EV battery recycling is building a circular economy from scratch

Climate Economy

EV battery recycling is building a circular economy from scratch

Share on

Billions of dollars are sweetening early efforts by electric vehicle battery recyclers. But swings in materials prices and policy shortcomings complicate the long-term picture.

Advocates of a circular economy for electric vehicle batteries hope to see resilient supply chains, new jobs and emissions reductions emerge in the United States. That’s because the EV market is still nascent, with not enough sales so far to require mass recycling, allowing for a circular economy to be built from scratch.

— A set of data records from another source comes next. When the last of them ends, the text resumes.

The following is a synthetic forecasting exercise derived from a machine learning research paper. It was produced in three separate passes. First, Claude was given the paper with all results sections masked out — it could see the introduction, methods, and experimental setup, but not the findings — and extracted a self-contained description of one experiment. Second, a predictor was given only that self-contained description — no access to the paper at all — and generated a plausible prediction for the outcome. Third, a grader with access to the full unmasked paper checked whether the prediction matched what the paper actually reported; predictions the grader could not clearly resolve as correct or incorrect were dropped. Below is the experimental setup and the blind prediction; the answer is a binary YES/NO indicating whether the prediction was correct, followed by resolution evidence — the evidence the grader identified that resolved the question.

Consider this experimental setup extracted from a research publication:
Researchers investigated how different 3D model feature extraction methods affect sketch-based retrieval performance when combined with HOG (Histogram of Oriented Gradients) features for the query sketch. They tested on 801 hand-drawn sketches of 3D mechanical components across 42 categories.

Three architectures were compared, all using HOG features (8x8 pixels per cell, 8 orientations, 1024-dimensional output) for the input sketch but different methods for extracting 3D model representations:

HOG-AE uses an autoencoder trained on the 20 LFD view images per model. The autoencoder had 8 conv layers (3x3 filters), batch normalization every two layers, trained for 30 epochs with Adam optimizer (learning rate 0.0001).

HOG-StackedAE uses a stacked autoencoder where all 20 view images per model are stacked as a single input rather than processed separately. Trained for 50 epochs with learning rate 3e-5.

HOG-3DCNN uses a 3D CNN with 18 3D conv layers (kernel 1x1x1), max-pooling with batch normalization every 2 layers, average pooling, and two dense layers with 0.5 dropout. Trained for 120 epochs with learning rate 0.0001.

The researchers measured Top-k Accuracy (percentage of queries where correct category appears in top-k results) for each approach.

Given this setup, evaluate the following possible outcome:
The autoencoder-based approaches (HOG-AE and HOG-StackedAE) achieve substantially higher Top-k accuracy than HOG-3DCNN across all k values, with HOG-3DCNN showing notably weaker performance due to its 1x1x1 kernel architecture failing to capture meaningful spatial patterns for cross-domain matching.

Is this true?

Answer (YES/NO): NO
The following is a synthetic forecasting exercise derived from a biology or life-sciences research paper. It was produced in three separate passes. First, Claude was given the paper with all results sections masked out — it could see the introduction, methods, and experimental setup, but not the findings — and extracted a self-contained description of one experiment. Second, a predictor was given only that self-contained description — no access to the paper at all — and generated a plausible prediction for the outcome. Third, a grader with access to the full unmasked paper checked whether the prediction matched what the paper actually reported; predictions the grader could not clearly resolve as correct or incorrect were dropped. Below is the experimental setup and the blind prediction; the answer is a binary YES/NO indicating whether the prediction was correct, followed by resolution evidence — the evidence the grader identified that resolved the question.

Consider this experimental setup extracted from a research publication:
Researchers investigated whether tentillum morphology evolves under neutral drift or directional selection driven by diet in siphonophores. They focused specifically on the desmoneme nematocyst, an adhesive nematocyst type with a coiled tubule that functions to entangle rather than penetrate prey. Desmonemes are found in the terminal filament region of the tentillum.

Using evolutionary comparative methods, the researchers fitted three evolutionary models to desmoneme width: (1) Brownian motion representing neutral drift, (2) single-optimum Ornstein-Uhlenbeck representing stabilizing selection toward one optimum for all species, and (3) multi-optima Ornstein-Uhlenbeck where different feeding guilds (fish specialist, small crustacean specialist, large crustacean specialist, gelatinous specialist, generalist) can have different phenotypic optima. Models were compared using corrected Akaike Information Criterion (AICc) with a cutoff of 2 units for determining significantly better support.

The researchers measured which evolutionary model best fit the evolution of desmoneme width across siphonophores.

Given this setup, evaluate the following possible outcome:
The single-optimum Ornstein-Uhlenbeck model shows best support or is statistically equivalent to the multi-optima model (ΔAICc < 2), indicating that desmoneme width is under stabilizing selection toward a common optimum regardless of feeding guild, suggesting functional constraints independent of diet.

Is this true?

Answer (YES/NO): NO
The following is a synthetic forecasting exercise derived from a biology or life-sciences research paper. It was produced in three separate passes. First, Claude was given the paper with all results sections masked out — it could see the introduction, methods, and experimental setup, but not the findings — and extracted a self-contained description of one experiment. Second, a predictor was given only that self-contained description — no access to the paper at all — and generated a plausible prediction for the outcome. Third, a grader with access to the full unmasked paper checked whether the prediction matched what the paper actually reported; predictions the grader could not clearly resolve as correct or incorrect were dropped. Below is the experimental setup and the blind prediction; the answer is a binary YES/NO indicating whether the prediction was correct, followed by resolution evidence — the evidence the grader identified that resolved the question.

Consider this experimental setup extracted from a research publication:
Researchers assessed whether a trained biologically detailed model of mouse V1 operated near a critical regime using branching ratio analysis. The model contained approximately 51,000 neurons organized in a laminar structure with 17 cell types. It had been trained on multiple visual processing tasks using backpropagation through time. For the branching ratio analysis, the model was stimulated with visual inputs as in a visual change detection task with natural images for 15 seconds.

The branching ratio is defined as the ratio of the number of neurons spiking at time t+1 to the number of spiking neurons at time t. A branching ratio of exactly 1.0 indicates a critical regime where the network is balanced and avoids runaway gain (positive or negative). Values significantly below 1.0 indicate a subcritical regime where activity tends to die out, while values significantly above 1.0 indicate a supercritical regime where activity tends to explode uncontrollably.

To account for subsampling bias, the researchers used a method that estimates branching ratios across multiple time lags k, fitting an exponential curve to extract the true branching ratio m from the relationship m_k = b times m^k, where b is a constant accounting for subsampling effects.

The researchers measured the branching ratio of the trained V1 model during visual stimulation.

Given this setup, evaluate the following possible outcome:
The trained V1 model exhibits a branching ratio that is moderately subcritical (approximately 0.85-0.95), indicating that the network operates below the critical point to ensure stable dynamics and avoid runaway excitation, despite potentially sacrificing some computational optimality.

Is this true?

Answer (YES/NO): NO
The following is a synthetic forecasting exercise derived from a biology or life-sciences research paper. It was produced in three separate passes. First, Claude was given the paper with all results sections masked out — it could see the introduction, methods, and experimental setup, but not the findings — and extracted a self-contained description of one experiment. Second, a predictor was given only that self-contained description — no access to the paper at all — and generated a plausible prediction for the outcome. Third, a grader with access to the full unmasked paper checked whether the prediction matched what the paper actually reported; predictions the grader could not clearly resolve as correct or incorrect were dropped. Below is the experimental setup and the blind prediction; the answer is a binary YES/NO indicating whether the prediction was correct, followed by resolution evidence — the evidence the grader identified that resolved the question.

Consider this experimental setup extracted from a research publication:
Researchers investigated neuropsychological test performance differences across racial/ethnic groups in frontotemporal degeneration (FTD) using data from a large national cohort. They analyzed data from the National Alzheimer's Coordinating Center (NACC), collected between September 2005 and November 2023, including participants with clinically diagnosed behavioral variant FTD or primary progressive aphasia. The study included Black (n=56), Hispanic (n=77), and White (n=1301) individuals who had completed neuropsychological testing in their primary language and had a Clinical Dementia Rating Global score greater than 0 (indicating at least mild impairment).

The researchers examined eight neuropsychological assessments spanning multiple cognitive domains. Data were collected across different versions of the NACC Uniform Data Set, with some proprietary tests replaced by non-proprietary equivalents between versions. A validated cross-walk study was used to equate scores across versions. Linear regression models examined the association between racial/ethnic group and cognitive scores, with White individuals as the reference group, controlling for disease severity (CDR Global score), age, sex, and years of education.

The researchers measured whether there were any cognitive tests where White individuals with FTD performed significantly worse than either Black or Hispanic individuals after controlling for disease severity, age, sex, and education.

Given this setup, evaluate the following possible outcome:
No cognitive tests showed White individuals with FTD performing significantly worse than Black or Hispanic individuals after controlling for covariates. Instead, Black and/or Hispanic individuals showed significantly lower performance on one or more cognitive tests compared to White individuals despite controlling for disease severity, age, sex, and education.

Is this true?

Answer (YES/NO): YES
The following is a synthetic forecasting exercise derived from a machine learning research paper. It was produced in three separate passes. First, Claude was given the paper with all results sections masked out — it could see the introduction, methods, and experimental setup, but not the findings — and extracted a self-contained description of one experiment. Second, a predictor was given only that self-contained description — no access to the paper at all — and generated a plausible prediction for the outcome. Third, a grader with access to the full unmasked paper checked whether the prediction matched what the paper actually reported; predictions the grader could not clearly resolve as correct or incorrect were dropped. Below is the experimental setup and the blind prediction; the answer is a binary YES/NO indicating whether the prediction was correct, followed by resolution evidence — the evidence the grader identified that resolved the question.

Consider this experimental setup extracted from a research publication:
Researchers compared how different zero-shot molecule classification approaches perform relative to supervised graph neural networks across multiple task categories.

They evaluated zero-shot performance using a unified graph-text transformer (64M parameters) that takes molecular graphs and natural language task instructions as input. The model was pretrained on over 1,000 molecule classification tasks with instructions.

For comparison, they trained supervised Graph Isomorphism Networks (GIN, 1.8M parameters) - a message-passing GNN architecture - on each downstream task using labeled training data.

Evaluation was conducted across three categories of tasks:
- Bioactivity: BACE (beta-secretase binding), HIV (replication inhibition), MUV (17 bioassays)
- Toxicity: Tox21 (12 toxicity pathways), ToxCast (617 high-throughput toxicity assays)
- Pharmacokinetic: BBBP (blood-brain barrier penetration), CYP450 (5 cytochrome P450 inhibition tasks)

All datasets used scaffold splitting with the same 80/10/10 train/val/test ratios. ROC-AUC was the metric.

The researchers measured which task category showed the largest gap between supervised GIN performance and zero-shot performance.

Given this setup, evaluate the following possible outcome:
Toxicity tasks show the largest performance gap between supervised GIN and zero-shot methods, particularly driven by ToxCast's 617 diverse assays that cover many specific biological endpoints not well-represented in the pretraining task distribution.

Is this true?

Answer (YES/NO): NO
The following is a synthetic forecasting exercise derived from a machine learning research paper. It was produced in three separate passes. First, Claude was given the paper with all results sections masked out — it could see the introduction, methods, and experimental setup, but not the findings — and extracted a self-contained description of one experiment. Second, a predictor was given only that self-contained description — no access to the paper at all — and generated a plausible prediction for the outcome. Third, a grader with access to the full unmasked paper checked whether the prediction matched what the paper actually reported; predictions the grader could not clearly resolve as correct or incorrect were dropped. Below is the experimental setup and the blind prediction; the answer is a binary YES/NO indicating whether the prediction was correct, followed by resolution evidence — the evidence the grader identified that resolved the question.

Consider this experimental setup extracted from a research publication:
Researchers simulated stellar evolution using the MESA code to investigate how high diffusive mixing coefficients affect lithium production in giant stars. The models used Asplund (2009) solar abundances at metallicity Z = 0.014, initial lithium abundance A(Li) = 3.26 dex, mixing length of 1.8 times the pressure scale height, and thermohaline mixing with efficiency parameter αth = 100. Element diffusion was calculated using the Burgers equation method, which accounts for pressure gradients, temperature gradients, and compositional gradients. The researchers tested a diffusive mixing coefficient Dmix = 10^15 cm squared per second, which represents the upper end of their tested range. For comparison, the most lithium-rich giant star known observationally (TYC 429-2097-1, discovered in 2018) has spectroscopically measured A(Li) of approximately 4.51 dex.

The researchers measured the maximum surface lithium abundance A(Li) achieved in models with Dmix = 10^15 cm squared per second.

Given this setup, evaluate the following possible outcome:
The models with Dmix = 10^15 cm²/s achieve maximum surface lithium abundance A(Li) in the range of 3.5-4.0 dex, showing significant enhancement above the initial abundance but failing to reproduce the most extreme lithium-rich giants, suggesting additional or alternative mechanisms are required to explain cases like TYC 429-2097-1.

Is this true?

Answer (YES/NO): NO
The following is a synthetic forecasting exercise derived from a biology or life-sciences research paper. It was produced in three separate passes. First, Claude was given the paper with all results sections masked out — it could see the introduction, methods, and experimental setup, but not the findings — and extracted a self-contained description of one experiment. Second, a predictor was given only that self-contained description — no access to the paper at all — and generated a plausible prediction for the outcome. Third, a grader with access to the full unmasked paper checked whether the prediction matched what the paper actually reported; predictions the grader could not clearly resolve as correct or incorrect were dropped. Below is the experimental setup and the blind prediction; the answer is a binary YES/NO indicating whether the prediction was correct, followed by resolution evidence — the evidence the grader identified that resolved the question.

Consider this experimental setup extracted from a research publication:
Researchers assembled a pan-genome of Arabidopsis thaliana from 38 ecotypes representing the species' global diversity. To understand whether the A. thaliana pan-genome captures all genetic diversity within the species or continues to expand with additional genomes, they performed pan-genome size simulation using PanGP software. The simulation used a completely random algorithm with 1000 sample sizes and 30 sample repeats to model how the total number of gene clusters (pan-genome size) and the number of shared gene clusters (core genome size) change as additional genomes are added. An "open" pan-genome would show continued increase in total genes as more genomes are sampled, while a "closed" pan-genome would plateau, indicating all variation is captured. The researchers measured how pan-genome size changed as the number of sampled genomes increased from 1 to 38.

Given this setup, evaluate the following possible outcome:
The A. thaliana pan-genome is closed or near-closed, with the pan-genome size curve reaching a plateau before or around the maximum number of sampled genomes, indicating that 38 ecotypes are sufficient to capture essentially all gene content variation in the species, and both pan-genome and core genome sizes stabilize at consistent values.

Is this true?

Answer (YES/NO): YES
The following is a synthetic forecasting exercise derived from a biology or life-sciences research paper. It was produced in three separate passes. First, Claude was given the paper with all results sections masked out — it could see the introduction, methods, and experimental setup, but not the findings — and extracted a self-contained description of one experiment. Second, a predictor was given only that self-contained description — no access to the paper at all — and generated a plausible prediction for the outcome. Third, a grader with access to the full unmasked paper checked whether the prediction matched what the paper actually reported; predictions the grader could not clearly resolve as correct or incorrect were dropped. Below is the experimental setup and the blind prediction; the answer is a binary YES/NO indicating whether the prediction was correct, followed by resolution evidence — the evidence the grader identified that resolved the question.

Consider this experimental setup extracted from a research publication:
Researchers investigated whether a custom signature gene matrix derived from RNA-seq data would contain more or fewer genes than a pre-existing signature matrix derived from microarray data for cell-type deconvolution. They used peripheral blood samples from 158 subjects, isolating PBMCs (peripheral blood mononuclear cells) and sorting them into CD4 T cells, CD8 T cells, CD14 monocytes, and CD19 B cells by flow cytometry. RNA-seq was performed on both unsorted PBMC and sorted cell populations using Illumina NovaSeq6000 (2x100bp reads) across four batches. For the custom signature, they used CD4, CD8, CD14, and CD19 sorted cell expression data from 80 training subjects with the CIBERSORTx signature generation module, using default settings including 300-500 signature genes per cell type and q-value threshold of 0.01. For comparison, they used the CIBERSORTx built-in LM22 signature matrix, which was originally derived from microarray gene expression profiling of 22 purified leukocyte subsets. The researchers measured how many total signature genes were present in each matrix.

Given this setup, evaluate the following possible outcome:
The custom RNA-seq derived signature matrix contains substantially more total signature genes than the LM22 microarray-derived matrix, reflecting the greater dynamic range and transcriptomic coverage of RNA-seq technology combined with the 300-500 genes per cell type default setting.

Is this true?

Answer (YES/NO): YES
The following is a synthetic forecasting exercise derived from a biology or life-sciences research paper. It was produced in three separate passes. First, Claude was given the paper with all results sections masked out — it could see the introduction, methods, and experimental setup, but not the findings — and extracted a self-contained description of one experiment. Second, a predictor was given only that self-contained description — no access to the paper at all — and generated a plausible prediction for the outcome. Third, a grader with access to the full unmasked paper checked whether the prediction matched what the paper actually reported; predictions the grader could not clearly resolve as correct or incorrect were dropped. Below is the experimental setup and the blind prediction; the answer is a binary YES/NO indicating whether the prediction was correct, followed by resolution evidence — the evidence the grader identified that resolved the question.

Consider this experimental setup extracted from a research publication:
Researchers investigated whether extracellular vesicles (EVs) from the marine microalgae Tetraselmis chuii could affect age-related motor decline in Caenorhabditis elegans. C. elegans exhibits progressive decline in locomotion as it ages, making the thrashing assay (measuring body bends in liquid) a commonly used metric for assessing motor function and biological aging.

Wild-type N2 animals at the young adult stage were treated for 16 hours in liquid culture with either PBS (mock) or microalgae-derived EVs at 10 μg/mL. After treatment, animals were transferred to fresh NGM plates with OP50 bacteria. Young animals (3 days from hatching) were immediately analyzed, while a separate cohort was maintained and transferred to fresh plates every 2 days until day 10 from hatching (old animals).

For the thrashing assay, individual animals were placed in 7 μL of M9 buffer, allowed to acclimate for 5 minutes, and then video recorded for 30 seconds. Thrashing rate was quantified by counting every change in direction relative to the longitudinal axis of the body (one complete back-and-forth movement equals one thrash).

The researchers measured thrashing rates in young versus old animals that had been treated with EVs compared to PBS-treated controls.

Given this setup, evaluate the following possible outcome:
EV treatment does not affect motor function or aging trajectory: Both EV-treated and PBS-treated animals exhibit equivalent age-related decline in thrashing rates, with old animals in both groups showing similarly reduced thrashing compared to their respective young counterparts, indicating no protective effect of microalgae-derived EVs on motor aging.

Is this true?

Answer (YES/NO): NO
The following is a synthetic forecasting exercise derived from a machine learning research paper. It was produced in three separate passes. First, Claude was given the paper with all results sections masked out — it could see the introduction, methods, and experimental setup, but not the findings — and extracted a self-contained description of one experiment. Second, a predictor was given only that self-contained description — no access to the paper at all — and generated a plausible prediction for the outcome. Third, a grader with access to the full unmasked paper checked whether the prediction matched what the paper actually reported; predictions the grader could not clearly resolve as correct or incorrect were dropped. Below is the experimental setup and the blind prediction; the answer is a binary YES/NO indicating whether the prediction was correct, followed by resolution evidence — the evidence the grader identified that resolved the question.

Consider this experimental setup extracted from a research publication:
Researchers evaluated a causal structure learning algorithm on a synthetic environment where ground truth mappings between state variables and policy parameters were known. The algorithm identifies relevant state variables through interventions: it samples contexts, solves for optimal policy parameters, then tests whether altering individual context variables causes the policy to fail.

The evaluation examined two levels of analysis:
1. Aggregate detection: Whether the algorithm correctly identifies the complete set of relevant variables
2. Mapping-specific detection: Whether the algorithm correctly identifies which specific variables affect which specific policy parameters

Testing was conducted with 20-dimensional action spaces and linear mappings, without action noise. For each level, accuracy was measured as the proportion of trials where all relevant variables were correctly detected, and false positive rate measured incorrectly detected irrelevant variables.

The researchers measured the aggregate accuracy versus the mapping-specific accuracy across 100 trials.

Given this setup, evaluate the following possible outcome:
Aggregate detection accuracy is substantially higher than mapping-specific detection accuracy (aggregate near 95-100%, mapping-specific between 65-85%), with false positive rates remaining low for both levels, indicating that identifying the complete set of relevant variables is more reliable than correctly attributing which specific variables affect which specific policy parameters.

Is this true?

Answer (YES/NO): NO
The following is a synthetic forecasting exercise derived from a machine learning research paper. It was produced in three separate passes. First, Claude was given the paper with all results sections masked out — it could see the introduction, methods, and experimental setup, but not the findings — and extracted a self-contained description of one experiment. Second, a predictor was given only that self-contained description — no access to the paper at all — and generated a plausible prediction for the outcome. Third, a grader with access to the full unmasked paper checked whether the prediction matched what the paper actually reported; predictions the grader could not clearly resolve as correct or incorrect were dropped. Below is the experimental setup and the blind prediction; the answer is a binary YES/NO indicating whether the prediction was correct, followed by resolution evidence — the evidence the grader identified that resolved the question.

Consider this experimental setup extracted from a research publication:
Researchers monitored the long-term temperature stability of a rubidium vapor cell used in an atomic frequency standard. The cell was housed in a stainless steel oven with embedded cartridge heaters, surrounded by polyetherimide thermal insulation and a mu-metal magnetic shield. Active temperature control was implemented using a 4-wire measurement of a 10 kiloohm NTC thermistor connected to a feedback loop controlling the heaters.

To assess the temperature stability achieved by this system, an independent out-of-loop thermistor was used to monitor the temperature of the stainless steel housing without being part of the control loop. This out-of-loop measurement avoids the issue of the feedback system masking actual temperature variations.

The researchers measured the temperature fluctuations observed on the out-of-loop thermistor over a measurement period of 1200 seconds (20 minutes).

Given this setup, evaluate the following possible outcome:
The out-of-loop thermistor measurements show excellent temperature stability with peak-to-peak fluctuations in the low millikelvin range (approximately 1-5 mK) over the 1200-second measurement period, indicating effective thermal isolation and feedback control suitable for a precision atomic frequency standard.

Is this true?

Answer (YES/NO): YES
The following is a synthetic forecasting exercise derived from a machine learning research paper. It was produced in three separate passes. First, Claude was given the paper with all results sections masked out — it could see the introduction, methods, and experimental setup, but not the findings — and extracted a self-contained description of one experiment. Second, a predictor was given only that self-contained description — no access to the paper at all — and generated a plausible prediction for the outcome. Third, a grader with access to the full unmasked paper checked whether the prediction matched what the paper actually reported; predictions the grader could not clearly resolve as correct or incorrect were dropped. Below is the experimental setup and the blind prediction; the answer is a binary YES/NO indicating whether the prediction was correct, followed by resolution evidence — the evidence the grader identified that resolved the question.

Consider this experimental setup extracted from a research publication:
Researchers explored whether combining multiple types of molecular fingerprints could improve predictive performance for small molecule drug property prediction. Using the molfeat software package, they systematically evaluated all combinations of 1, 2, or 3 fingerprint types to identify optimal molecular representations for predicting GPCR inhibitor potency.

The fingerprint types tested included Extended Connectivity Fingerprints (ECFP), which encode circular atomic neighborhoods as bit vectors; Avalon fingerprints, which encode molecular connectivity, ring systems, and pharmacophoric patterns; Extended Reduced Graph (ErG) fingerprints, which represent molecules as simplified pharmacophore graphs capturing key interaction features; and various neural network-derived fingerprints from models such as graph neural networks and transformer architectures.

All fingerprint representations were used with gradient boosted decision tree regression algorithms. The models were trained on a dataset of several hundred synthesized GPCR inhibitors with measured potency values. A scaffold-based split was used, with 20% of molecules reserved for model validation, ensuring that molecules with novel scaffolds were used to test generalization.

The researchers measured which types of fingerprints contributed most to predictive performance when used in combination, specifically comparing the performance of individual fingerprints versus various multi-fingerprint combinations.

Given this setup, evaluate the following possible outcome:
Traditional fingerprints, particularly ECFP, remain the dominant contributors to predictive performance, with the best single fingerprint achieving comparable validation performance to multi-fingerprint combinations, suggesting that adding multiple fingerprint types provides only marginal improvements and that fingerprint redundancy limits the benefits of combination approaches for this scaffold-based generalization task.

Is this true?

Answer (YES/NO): NO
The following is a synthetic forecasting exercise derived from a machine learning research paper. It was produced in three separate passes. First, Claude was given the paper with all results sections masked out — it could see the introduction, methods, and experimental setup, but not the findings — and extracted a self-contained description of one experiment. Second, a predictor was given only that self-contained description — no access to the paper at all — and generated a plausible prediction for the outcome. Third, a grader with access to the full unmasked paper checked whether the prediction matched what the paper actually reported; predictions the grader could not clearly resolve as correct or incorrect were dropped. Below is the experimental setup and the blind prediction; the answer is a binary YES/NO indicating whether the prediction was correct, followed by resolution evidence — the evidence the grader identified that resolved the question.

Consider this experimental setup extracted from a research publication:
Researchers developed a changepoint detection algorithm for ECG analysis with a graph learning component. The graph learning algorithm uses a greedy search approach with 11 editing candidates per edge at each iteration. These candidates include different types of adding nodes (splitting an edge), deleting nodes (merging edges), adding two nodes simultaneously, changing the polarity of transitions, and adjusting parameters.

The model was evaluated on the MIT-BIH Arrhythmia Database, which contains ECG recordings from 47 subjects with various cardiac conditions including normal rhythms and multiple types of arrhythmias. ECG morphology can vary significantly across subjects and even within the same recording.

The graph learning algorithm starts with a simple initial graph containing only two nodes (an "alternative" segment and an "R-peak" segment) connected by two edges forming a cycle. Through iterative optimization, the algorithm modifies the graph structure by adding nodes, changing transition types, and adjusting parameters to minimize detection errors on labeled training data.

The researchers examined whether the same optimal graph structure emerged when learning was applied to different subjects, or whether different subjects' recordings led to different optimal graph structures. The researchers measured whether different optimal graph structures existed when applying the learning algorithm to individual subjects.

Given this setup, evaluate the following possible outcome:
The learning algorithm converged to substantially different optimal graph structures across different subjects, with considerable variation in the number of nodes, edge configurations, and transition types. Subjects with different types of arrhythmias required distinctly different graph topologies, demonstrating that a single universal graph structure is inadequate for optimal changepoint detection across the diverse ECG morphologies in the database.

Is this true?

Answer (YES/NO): NO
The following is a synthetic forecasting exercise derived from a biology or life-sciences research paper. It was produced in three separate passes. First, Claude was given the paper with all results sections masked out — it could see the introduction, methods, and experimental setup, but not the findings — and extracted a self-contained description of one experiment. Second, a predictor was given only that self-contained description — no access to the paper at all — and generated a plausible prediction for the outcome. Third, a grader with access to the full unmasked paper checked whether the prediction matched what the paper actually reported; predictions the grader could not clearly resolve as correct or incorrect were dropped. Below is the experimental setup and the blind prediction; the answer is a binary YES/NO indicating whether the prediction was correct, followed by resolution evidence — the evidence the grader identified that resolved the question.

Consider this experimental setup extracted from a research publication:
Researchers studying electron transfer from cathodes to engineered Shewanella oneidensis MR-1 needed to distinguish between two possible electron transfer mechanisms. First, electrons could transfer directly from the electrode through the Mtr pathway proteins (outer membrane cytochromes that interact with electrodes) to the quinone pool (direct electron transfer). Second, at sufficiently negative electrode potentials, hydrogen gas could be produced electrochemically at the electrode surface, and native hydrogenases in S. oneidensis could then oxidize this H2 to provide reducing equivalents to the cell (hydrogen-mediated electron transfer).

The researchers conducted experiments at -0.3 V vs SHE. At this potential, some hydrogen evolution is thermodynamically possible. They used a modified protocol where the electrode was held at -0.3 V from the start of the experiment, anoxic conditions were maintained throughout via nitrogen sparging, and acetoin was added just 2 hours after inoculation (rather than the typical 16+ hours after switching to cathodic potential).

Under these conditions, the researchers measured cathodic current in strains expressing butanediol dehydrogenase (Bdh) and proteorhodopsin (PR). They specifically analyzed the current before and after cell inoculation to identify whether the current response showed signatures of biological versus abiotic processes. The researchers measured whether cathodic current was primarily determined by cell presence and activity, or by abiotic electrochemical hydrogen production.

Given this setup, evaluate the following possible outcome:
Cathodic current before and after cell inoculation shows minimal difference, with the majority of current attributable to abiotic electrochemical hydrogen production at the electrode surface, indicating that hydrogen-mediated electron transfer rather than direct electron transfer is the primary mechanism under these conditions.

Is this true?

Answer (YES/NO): NO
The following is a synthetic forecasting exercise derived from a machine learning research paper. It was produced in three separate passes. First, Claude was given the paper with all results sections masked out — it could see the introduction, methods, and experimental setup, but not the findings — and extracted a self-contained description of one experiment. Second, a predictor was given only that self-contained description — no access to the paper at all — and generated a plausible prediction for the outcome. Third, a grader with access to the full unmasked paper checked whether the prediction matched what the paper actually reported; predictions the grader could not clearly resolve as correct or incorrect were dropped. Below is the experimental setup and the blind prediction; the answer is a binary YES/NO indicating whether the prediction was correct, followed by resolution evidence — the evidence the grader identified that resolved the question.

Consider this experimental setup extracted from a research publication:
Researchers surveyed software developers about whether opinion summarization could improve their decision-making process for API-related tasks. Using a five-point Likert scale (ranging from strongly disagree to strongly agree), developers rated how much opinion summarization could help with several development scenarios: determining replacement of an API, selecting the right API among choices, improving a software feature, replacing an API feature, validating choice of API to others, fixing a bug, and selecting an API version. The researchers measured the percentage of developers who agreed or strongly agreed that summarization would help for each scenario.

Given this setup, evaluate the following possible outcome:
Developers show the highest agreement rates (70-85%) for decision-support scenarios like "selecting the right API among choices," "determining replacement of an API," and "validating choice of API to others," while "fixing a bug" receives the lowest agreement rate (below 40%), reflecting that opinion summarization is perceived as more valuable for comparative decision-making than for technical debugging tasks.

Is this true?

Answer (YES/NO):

“What I do love about the whole EV battery recycling conversation: how often do we start a conversation in corporate America with, ‘How are we gonna recycle this thing?’” said Brandon Tracy, a former energy and mineral policy analyst with the Congressional Research Service. “It’s a beautiful realization that we’ve screwed up in the past, not starting at the lifecycle and saying, ‘What are we gonna do here?’”

Funding for new EV battery recycling efforts is already white hot. So is the hype about a new “gold rush” for black mass. That’s the muddy sludge of lithium, cobalt, nickel and other critical minerals that lithium-ion battery recycling plants produce.

The Biden administration is offering many business incentives to offset China’s dominance in EV-related mining and manufacturing.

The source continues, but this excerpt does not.